New generation of fodders

A. Obtaining protein from fish broth
While producing fish meal, the fish is boiled. Part of meat and bones go to drying room, and fish broth goes to further processing.
During the first stage, fish fat is separated from the broth. Then the broth, significantly devoid of fat, goes to thickening system where water is evaporated with use of thermal method. When the process is complete, fish protein concentrate is obtained, of thick liquid consistence where dry matter content is 45%. Such concentrate is then mixed with a mixture of corn of reduced grain size in proper ratio and goes to extrusion process. In adequate temperature and at high pressure in extruder, process of refining of the product is executed.
Having completed the extrusion, the product is cooled. When it exits the extruder, it is in the form of flakes. Depending on use, the flakes may be crushed, granulated, ground into flour or squashed. It is possible to change proportion of corns to any other ratio, as well as the degree of moistening of ground corns with fish protein concentrate in the range from 0 to 50% of share of fish meal from liquid concentrate in total mass. In the case of ready piglet fodder we use up to 15% of meal obtained from fish broth.
The product may be in the form of concentrate with portion of required and adequate for a given animal quantity of fish ingredients or ready fodder.

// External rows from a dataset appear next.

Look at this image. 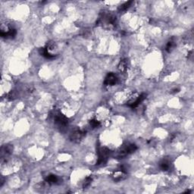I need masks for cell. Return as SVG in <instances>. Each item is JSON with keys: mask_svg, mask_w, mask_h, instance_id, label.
Listing matches in <instances>:
<instances>
[{"mask_svg": "<svg viewBox=\"0 0 194 194\" xmlns=\"http://www.w3.org/2000/svg\"><path fill=\"white\" fill-rule=\"evenodd\" d=\"M92 181H93V178H92V177H87V178H86V179L84 180V181L83 182V188L85 189V188H87L88 187H90V185L91 184Z\"/></svg>", "mask_w": 194, "mask_h": 194, "instance_id": "cell-18", "label": "cell"}, {"mask_svg": "<svg viewBox=\"0 0 194 194\" xmlns=\"http://www.w3.org/2000/svg\"><path fill=\"white\" fill-rule=\"evenodd\" d=\"M179 91H180V90L178 89V88H176V89H174L171 93H178V92H179Z\"/></svg>", "mask_w": 194, "mask_h": 194, "instance_id": "cell-21", "label": "cell"}, {"mask_svg": "<svg viewBox=\"0 0 194 194\" xmlns=\"http://www.w3.org/2000/svg\"><path fill=\"white\" fill-rule=\"evenodd\" d=\"M39 52H40V55H41L42 56H43L44 58H46V59H55V58L56 57L55 55H54V54H51L50 52H49L45 47H43V48H40V49H39Z\"/></svg>", "mask_w": 194, "mask_h": 194, "instance_id": "cell-12", "label": "cell"}, {"mask_svg": "<svg viewBox=\"0 0 194 194\" xmlns=\"http://www.w3.org/2000/svg\"><path fill=\"white\" fill-rule=\"evenodd\" d=\"M90 125L93 128H97V127H100L101 124H100V121H99L96 119H92L90 121Z\"/></svg>", "mask_w": 194, "mask_h": 194, "instance_id": "cell-19", "label": "cell"}, {"mask_svg": "<svg viewBox=\"0 0 194 194\" xmlns=\"http://www.w3.org/2000/svg\"><path fill=\"white\" fill-rule=\"evenodd\" d=\"M85 136H86V131H83L82 130L77 129V130H74V131L70 134L69 138L71 142L78 143H80L82 140Z\"/></svg>", "mask_w": 194, "mask_h": 194, "instance_id": "cell-7", "label": "cell"}, {"mask_svg": "<svg viewBox=\"0 0 194 194\" xmlns=\"http://www.w3.org/2000/svg\"><path fill=\"white\" fill-rule=\"evenodd\" d=\"M97 153H98V160L96 161V165H103L107 163L108 158L112 154V151L106 147H99Z\"/></svg>", "mask_w": 194, "mask_h": 194, "instance_id": "cell-4", "label": "cell"}, {"mask_svg": "<svg viewBox=\"0 0 194 194\" xmlns=\"http://www.w3.org/2000/svg\"><path fill=\"white\" fill-rule=\"evenodd\" d=\"M13 149H14V147L11 144H5V145L2 146L1 151H0V154H1L0 156H1L2 162L7 161L8 157L12 154Z\"/></svg>", "mask_w": 194, "mask_h": 194, "instance_id": "cell-6", "label": "cell"}, {"mask_svg": "<svg viewBox=\"0 0 194 194\" xmlns=\"http://www.w3.org/2000/svg\"><path fill=\"white\" fill-rule=\"evenodd\" d=\"M46 182L49 183V184H57L59 183V179L57 176L55 174H49L47 175L46 178H45Z\"/></svg>", "mask_w": 194, "mask_h": 194, "instance_id": "cell-13", "label": "cell"}, {"mask_svg": "<svg viewBox=\"0 0 194 194\" xmlns=\"http://www.w3.org/2000/svg\"><path fill=\"white\" fill-rule=\"evenodd\" d=\"M118 82V77L114 73H109L105 77L104 85L106 86H112L115 85Z\"/></svg>", "mask_w": 194, "mask_h": 194, "instance_id": "cell-8", "label": "cell"}, {"mask_svg": "<svg viewBox=\"0 0 194 194\" xmlns=\"http://www.w3.org/2000/svg\"><path fill=\"white\" fill-rule=\"evenodd\" d=\"M126 175H127V173L123 172V171H121L120 169H118L117 170V171H114V173L112 174V178L114 181L119 182L125 180L126 178Z\"/></svg>", "mask_w": 194, "mask_h": 194, "instance_id": "cell-9", "label": "cell"}, {"mask_svg": "<svg viewBox=\"0 0 194 194\" xmlns=\"http://www.w3.org/2000/svg\"><path fill=\"white\" fill-rule=\"evenodd\" d=\"M54 125L60 130H65L68 126V118L60 112H57L54 114Z\"/></svg>", "mask_w": 194, "mask_h": 194, "instance_id": "cell-3", "label": "cell"}, {"mask_svg": "<svg viewBox=\"0 0 194 194\" xmlns=\"http://www.w3.org/2000/svg\"><path fill=\"white\" fill-rule=\"evenodd\" d=\"M146 96H147V94H146V93H142V94L139 95L138 97L137 98V99H136L135 101H134V103L130 106V108H136V107L138 106V105L140 104V103H142L144 99H145L146 98Z\"/></svg>", "mask_w": 194, "mask_h": 194, "instance_id": "cell-14", "label": "cell"}, {"mask_svg": "<svg viewBox=\"0 0 194 194\" xmlns=\"http://www.w3.org/2000/svg\"><path fill=\"white\" fill-rule=\"evenodd\" d=\"M171 165V162L169 159H163L161 161L159 162V167L161 168V170L164 171H167L168 170H170Z\"/></svg>", "mask_w": 194, "mask_h": 194, "instance_id": "cell-10", "label": "cell"}, {"mask_svg": "<svg viewBox=\"0 0 194 194\" xmlns=\"http://www.w3.org/2000/svg\"><path fill=\"white\" fill-rule=\"evenodd\" d=\"M132 3H133L132 1H128V2H126L125 3H123V4H121L118 7V11H120V12L126 11V10H127L130 7V6H131Z\"/></svg>", "mask_w": 194, "mask_h": 194, "instance_id": "cell-16", "label": "cell"}, {"mask_svg": "<svg viewBox=\"0 0 194 194\" xmlns=\"http://www.w3.org/2000/svg\"><path fill=\"white\" fill-rule=\"evenodd\" d=\"M128 64H129V61L127 59H123L120 61L119 62L118 68L121 72L125 73L127 71V68H128Z\"/></svg>", "mask_w": 194, "mask_h": 194, "instance_id": "cell-11", "label": "cell"}, {"mask_svg": "<svg viewBox=\"0 0 194 194\" xmlns=\"http://www.w3.org/2000/svg\"><path fill=\"white\" fill-rule=\"evenodd\" d=\"M45 48L46 49L47 51H48V52H49L50 51L53 50L54 49L56 48V43L53 41H49V42H47V44H46V46H45Z\"/></svg>", "mask_w": 194, "mask_h": 194, "instance_id": "cell-17", "label": "cell"}, {"mask_svg": "<svg viewBox=\"0 0 194 194\" xmlns=\"http://www.w3.org/2000/svg\"><path fill=\"white\" fill-rule=\"evenodd\" d=\"M17 34L16 29L12 28V27H5L4 25H2L1 32L0 35L2 38L6 39H13L15 38Z\"/></svg>", "mask_w": 194, "mask_h": 194, "instance_id": "cell-5", "label": "cell"}, {"mask_svg": "<svg viewBox=\"0 0 194 194\" xmlns=\"http://www.w3.org/2000/svg\"><path fill=\"white\" fill-rule=\"evenodd\" d=\"M97 23L104 27H107V28H115L117 26L118 20H117V17L115 15L110 12L103 11L100 15L99 19Z\"/></svg>", "mask_w": 194, "mask_h": 194, "instance_id": "cell-1", "label": "cell"}, {"mask_svg": "<svg viewBox=\"0 0 194 194\" xmlns=\"http://www.w3.org/2000/svg\"><path fill=\"white\" fill-rule=\"evenodd\" d=\"M175 46H176V41H175L174 38L172 37V38L170 39L168 42H167L165 46V50L168 52H171L175 48Z\"/></svg>", "mask_w": 194, "mask_h": 194, "instance_id": "cell-15", "label": "cell"}, {"mask_svg": "<svg viewBox=\"0 0 194 194\" xmlns=\"http://www.w3.org/2000/svg\"><path fill=\"white\" fill-rule=\"evenodd\" d=\"M17 97V93L15 91H14V90H11L10 93H8L7 94V99L8 100H13L15 99V98Z\"/></svg>", "mask_w": 194, "mask_h": 194, "instance_id": "cell-20", "label": "cell"}, {"mask_svg": "<svg viewBox=\"0 0 194 194\" xmlns=\"http://www.w3.org/2000/svg\"><path fill=\"white\" fill-rule=\"evenodd\" d=\"M137 149V146L134 143H125L123 146H121L116 154L117 159H123L128 155L134 152Z\"/></svg>", "mask_w": 194, "mask_h": 194, "instance_id": "cell-2", "label": "cell"}]
</instances>
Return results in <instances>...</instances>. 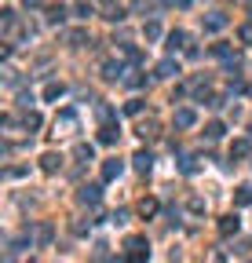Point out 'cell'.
Instances as JSON below:
<instances>
[{"instance_id": "15", "label": "cell", "mask_w": 252, "mask_h": 263, "mask_svg": "<svg viewBox=\"0 0 252 263\" xmlns=\"http://www.w3.org/2000/svg\"><path fill=\"white\" fill-rule=\"evenodd\" d=\"M52 234H55L52 223H40V227H37V241H40V245H48V241H52Z\"/></svg>"}, {"instance_id": "12", "label": "cell", "mask_w": 252, "mask_h": 263, "mask_svg": "<svg viewBox=\"0 0 252 263\" xmlns=\"http://www.w3.org/2000/svg\"><path fill=\"white\" fill-rule=\"evenodd\" d=\"M132 161H135V168H139V172H150V165H154V157H150L146 150H139V153H135Z\"/></svg>"}, {"instance_id": "7", "label": "cell", "mask_w": 252, "mask_h": 263, "mask_svg": "<svg viewBox=\"0 0 252 263\" xmlns=\"http://www.w3.org/2000/svg\"><path fill=\"white\" fill-rule=\"evenodd\" d=\"M40 168H44V172H59V168H62V157H59V153H44V157H40Z\"/></svg>"}, {"instance_id": "28", "label": "cell", "mask_w": 252, "mask_h": 263, "mask_svg": "<svg viewBox=\"0 0 252 263\" xmlns=\"http://www.w3.org/2000/svg\"><path fill=\"white\" fill-rule=\"evenodd\" d=\"M106 19H110V22H121V19H124V11H121V8H110V11H106Z\"/></svg>"}, {"instance_id": "21", "label": "cell", "mask_w": 252, "mask_h": 263, "mask_svg": "<svg viewBox=\"0 0 252 263\" xmlns=\"http://www.w3.org/2000/svg\"><path fill=\"white\" fill-rule=\"evenodd\" d=\"M66 40L70 44H84L88 40V29H73V33H66Z\"/></svg>"}, {"instance_id": "26", "label": "cell", "mask_w": 252, "mask_h": 263, "mask_svg": "<svg viewBox=\"0 0 252 263\" xmlns=\"http://www.w3.org/2000/svg\"><path fill=\"white\" fill-rule=\"evenodd\" d=\"M91 15H95V8H91V4H81V8H77V19H91Z\"/></svg>"}, {"instance_id": "23", "label": "cell", "mask_w": 252, "mask_h": 263, "mask_svg": "<svg viewBox=\"0 0 252 263\" xmlns=\"http://www.w3.org/2000/svg\"><path fill=\"white\" fill-rule=\"evenodd\" d=\"M238 40H241V44H252V22H245V26L238 29Z\"/></svg>"}, {"instance_id": "18", "label": "cell", "mask_w": 252, "mask_h": 263, "mask_svg": "<svg viewBox=\"0 0 252 263\" xmlns=\"http://www.w3.org/2000/svg\"><path fill=\"white\" fill-rule=\"evenodd\" d=\"M183 44H186V33H179V29H176V33H168V48H172V51L183 48Z\"/></svg>"}, {"instance_id": "32", "label": "cell", "mask_w": 252, "mask_h": 263, "mask_svg": "<svg viewBox=\"0 0 252 263\" xmlns=\"http://www.w3.org/2000/svg\"><path fill=\"white\" fill-rule=\"evenodd\" d=\"M106 4H110V0H106Z\"/></svg>"}, {"instance_id": "16", "label": "cell", "mask_w": 252, "mask_h": 263, "mask_svg": "<svg viewBox=\"0 0 252 263\" xmlns=\"http://www.w3.org/2000/svg\"><path fill=\"white\" fill-rule=\"evenodd\" d=\"M62 19H66V8H62V4H52V8H48V22H62Z\"/></svg>"}, {"instance_id": "24", "label": "cell", "mask_w": 252, "mask_h": 263, "mask_svg": "<svg viewBox=\"0 0 252 263\" xmlns=\"http://www.w3.org/2000/svg\"><path fill=\"white\" fill-rule=\"evenodd\" d=\"M179 168H183L186 176H190V172H197V161H194V157H183V161H179Z\"/></svg>"}, {"instance_id": "1", "label": "cell", "mask_w": 252, "mask_h": 263, "mask_svg": "<svg viewBox=\"0 0 252 263\" xmlns=\"http://www.w3.org/2000/svg\"><path fill=\"white\" fill-rule=\"evenodd\" d=\"M128 249H132V252H128V256H124L121 263H146V256H150V249H146V241H143V238H132V241H128Z\"/></svg>"}, {"instance_id": "10", "label": "cell", "mask_w": 252, "mask_h": 263, "mask_svg": "<svg viewBox=\"0 0 252 263\" xmlns=\"http://www.w3.org/2000/svg\"><path fill=\"white\" fill-rule=\"evenodd\" d=\"M248 150H252L248 139H234V143H230V157H245Z\"/></svg>"}, {"instance_id": "30", "label": "cell", "mask_w": 252, "mask_h": 263, "mask_svg": "<svg viewBox=\"0 0 252 263\" xmlns=\"http://www.w3.org/2000/svg\"><path fill=\"white\" fill-rule=\"evenodd\" d=\"M40 4H44V0H22V8H26V11H33V8H40Z\"/></svg>"}, {"instance_id": "31", "label": "cell", "mask_w": 252, "mask_h": 263, "mask_svg": "<svg viewBox=\"0 0 252 263\" xmlns=\"http://www.w3.org/2000/svg\"><path fill=\"white\" fill-rule=\"evenodd\" d=\"M172 4H176V8H190V0H172Z\"/></svg>"}, {"instance_id": "14", "label": "cell", "mask_w": 252, "mask_h": 263, "mask_svg": "<svg viewBox=\"0 0 252 263\" xmlns=\"http://www.w3.org/2000/svg\"><path fill=\"white\" fill-rule=\"evenodd\" d=\"M62 91H66V88H62V84H48V88H44V99H48V102H55V99H62Z\"/></svg>"}, {"instance_id": "29", "label": "cell", "mask_w": 252, "mask_h": 263, "mask_svg": "<svg viewBox=\"0 0 252 263\" xmlns=\"http://www.w3.org/2000/svg\"><path fill=\"white\" fill-rule=\"evenodd\" d=\"M26 128H40V117L37 114H26Z\"/></svg>"}, {"instance_id": "6", "label": "cell", "mask_w": 252, "mask_h": 263, "mask_svg": "<svg viewBox=\"0 0 252 263\" xmlns=\"http://www.w3.org/2000/svg\"><path fill=\"white\" fill-rule=\"evenodd\" d=\"M121 172H124V165H121L117 157H110V161L103 165V179H106V183H110V179H117Z\"/></svg>"}, {"instance_id": "5", "label": "cell", "mask_w": 252, "mask_h": 263, "mask_svg": "<svg viewBox=\"0 0 252 263\" xmlns=\"http://www.w3.org/2000/svg\"><path fill=\"white\" fill-rule=\"evenodd\" d=\"M238 227H241V220H238V216H223V220H219V234H223V238H230V234H238Z\"/></svg>"}, {"instance_id": "2", "label": "cell", "mask_w": 252, "mask_h": 263, "mask_svg": "<svg viewBox=\"0 0 252 263\" xmlns=\"http://www.w3.org/2000/svg\"><path fill=\"white\" fill-rule=\"evenodd\" d=\"M99 197H103V190L95 187V183H88V187L77 190V201H81V205H99Z\"/></svg>"}, {"instance_id": "17", "label": "cell", "mask_w": 252, "mask_h": 263, "mask_svg": "<svg viewBox=\"0 0 252 263\" xmlns=\"http://www.w3.org/2000/svg\"><path fill=\"white\" fill-rule=\"evenodd\" d=\"M121 73H124V70H121L117 63H106V66H103V77H106V81H117Z\"/></svg>"}, {"instance_id": "8", "label": "cell", "mask_w": 252, "mask_h": 263, "mask_svg": "<svg viewBox=\"0 0 252 263\" xmlns=\"http://www.w3.org/2000/svg\"><path fill=\"white\" fill-rule=\"evenodd\" d=\"M157 208H161V205H157V197H143V201H139V216H143V220H150Z\"/></svg>"}, {"instance_id": "13", "label": "cell", "mask_w": 252, "mask_h": 263, "mask_svg": "<svg viewBox=\"0 0 252 263\" xmlns=\"http://www.w3.org/2000/svg\"><path fill=\"white\" fill-rule=\"evenodd\" d=\"M179 73V66L172 63V59H165V63H157V77H176Z\"/></svg>"}, {"instance_id": "19", "label": "cell", "mask_w": 252, "mask_h": 263, "mask_svg": "<svg viewBox=\"0 0 252 263\" xmlns=\"http://www.w3.org/2000/svg\"><path fill=\"white\" fill-rule=\"evenodd\" d=\"M99 143H117V128H114V125H106V128L99 132Z\"/></svg>"}, {"instance_id": "22", "label": "cell", "mask_w": 252, "mask_h": 263, "mask_svg": "<svg viewBox=\"0 0 252 263\" xmlns=\"http://www.w3.org/2000/svg\"><path fill=\"white\" fill-rule=\"evenodd\" d=\"M223 132H227V128H223V125H219V121H212V125H209V128H205V135H209V139H219V135H223Z\"/></svg>"}, {"instance_id": "4", "label": "cell", "mask_w": 252, "mask_h": 263, "mask_svg": "<svg viewBox=\"0 0 252 263\" xmlns=\"http://www.w3.org/2000/svg\"><path fill=\"white\" fill-rule=\"evenodd\" d=\"M59 128H62V132L77 128V114H73V110H62V114L55 117V132H59Z\"/></svg>"}, {"instance_id": "9", "label": "cell", "mask_w": 252, "mask_h": 263, "mask_svg": "<svg viewBox=\"0 0 252 263\" xmlns=\"http://www.w3.org/2000/svg\"><path fill=\"white\" fill-rule=\"evenodd\" d=\"M234 205H252V187L248 183H241V187L234 190Z\"/></svg>"}, {"instance_id": "3", "label": "cell", "mask_w": 252, "mask_h": 263, "mask_svg": "<svg viewBox=\"0 0 252 263\" xmlns=\"http://www.w3.org/2000/svg\"><path fill=\"white\" fill-rule=\"evenodd\" d=\"M197 114L190 110V106H183V110H176V128H194Z\"/></svg>"}, {"instance_id": "27", "label": "cell", "mask_w": 252, "mask_h": 263, "mask_svg": "<svg viewBox=\"0 0 252 263\" xmlns=\"http://www.w3.org/2000/svg\"><path fill=\"white\" fill-rule=\"evenodd\" d=\"M139 135L150 139V135H154V121H143V125H139Z\"/></svg>"}, {"instance_id": "25", "label": "cell", "mask_w": 252, "mask_h": 263, "mask_svg": "<svg viewBox=\"0 0 252 263\" xmlns=\"http://www.w3.org/2000/svg\"><path fill=\"white\" fill-rule=\"evenodd\" d=\"M73 153H77V161H91V146H84V143H81V146H77Z\"/></svg>"}, {"instance_id": "20", "label": "cell", "mask_w": 252, "mask_h": 263, "mask_svg": "<svg viewBox=\"0 0 252 263\" xmlns=\"http://www.w3.org/2000/svg\"><path fill=\"white\" fill-rule=\"evenodd\" d=\"M143 33H146V40H157V37H161V26H157V22H146Z\"/></svg>"}, {"instance_id": "11", "label": "cell", "mask_w": 252, "mask_h": 263, "mask_svg": "<svg viewBox=\"0 0 252 263\" xmlns=\"http://www.w3.org/2000/svg\"><path fill=\"white\" fill-rule=\"evenodd\" d=\"M223 26H227L223 15H209V19H205V33H216V29H223Z\"/></svg>"}]
</instances>
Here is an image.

Uniformity of saturation with fish protein in the form of liquid concentrate and fish fat gives homogenous and evenly saturated product, which has beneficial influence upon quick absorption of ingredients and high digestibility. Presence of fish fat from cod liver with exogenous fatty acids has very favourable impact upon all functions of a young organism. Digestion of the product begins already in technological process. Obtained particles of product are characterized by easy softening in oral cavity and stomach of a piglet. The process is much quicker than in the case of raw ground grains or granules of conventional fodders filling a young stomach.
When feeding piglets and chickens with more digestible protein, it is possible to use less volume of fodder while keeping the same or better gains.
The above technology allows more precise proportioning of fish ingredients in fodder and better distribution in mixture.